I walked up and down among those wrapped-up, ghostly chairs and tables
and cabinets and statues many times before Joe arrived with the
minister--and he was a Methodist, McCabe by name. You should have seen
Mrs. Ball's look as he advanced his portly form and round face with
its shaven upper lip into the drawing room. She tried to be cordial,
but she couldn't--her mind was on Anita, and the horror which would
fill her when she discovered that she was to be married by a preacher
of a sect unknown to fashionable circles.
"All I ask of you," said I, "is that you cut it as short as possible.

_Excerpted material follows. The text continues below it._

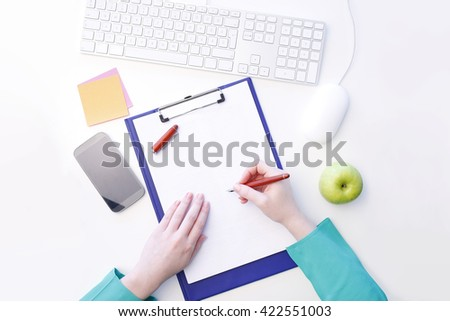 View from above of young businesswoman writing notes while sitting at office in front of computer.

Miss Ellersly is tired and nervous." This while we were shaking hands
after Joe's introduction.
"You can count on me, sir," said McCabe, giving my hand an extra shake
before dropping it. "I've no doubt, from what my young neighbor here
tells me, that your marriage is already made in your hearts and with
all solemnity. The form is an incident--important, but only an
incident."
I liked that, and I liked his unaffected way of saying it. His voice
had more of the homely, homelike, rural twang in it than I had heard
in New York in many a day. I mentally added fifty dollars to the fee I
had intended to give him. And now Anita and Alva were coming down the
stairway. I was amazed at sight of her. Her evening dress had given
place to a pretty blue street suit with a short skirt--white showing
at her wrists, at her neck and through slashings in the coat over her
bosom; and on her head was a hat to match. I looked at her feet--the
slippers had been replaced by boots. "And they're just right for her,"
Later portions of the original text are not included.